Life coaching helps you find your way out of exhaustion, but it doesn’t mean saying bye to all of your imperfections.

It means constantly working on yourself, being aware, and doing the hard work. The other evening I was working on a very important document and I read it 4 times. I stayed up late, messing with my sleep…the first story I told myself was: I’m being a perfectionist I’m obsessing. I then acknowledged this…I was beating myself up…and changed my narrative to this is very important for x reason and that is why I am working so hard.

When it comes to mistakes, errors, and missteps, remember to go easy on yourself. Practice self-compassion and forgiveness. And after we forgive ourselves, we can also reflect on lessons learned so we don’t repeat the regrettable behavior.

We are always learning and growing right?

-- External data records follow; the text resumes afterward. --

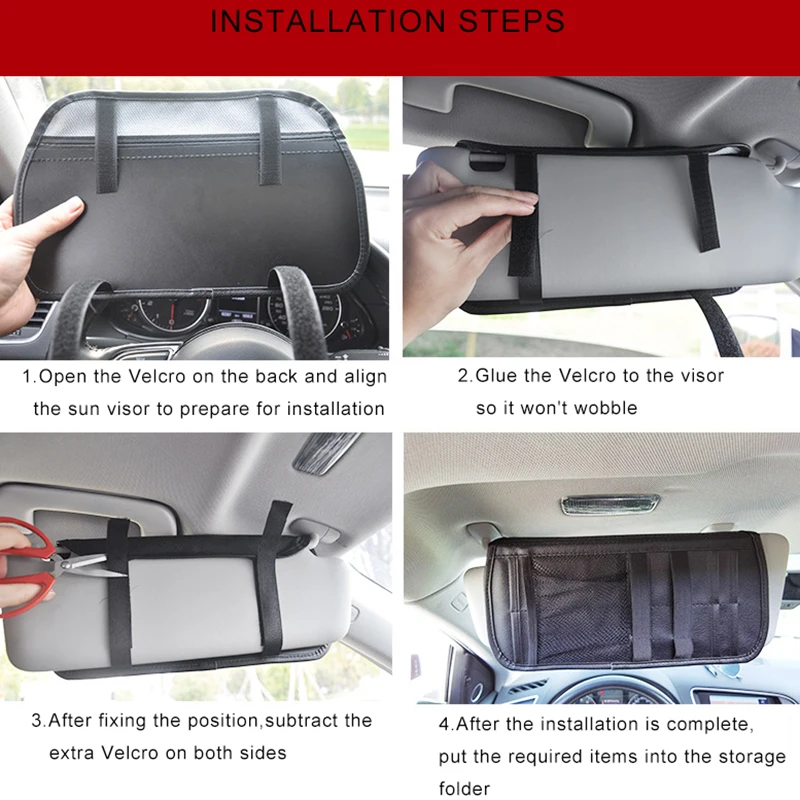 INSTALLATION STEPS

1.Open the Velcro on the back and align the sun visor to prepare for installation

2.Glue the Velcro to the visor so it won't wobble

3.After fixing the position,subtract the extra Velcro on both sides

4.After the installation is complete, put the required items into the storage folder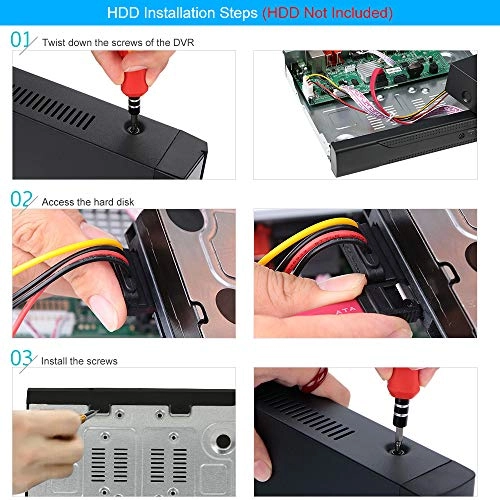 HDD Installation Steps (HDD Not Included)

01 Twist down the screws of the DVR

02 Access the hard disk

ATA

03 Install the screws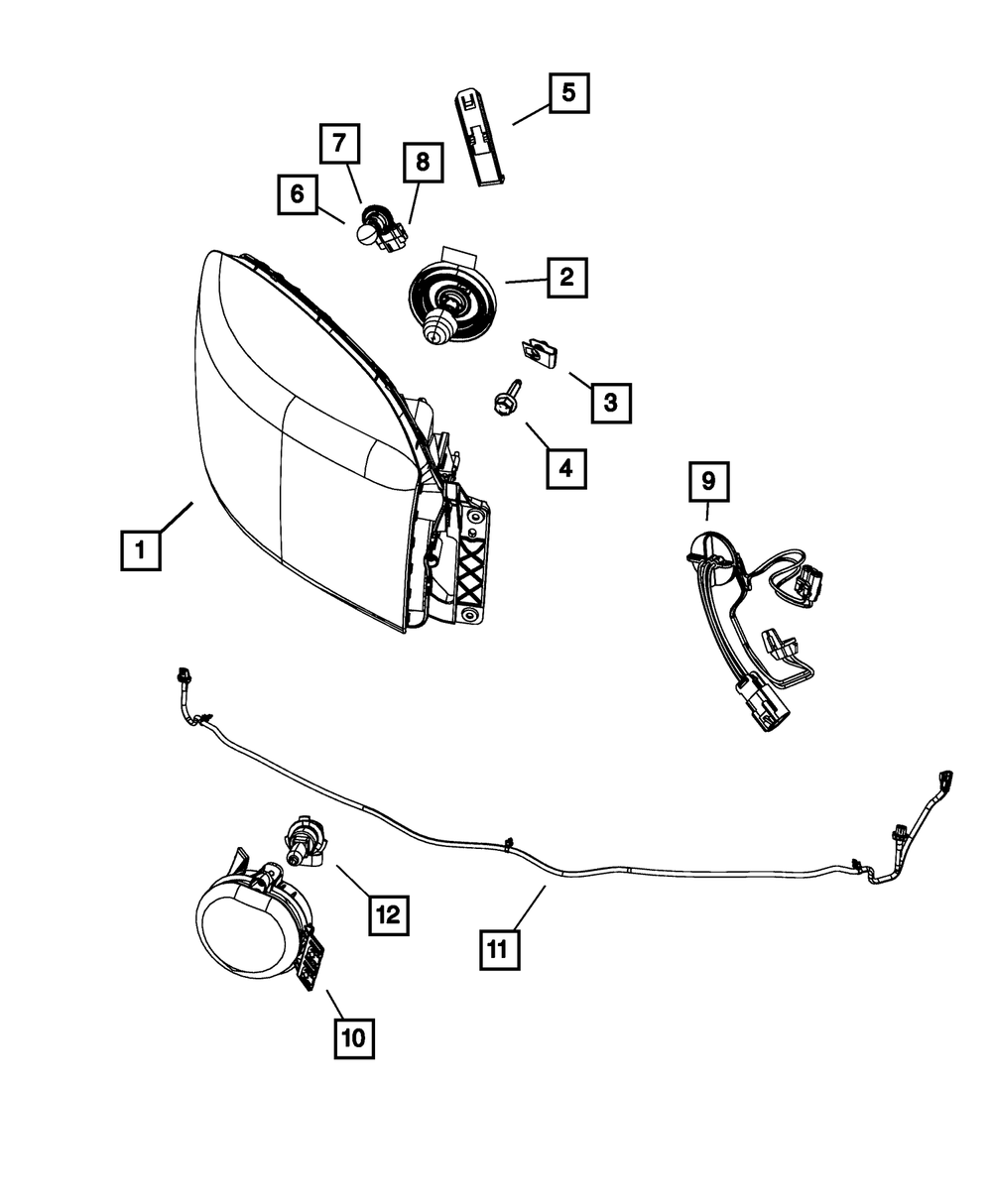 5
7
8
6
2
3
4
9
1
12
11
10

We have nothing to prove…We have to love ourselves and approve of ourselves first.

Remembering that life is a process, we aren’t perfect inherently. We do our best. We manage a lot and are always learning and growing. There are often new opportunities presenting themselves, we just need our eyes wide open for them. This can shift our perspective to a more open, happy peaceful one.

In her book, Self-Compassion, Kristen Neff says that “self-compassion honors the fact that all human beings are fallible, that wrong choices and feelings of regret are inevitable.”

The more we can accept this, the better off we will be.

We won’t go through life w out making mistakes or even hurting people inadvertently. We will always make mistakes…we can learn to accept and make peace with this.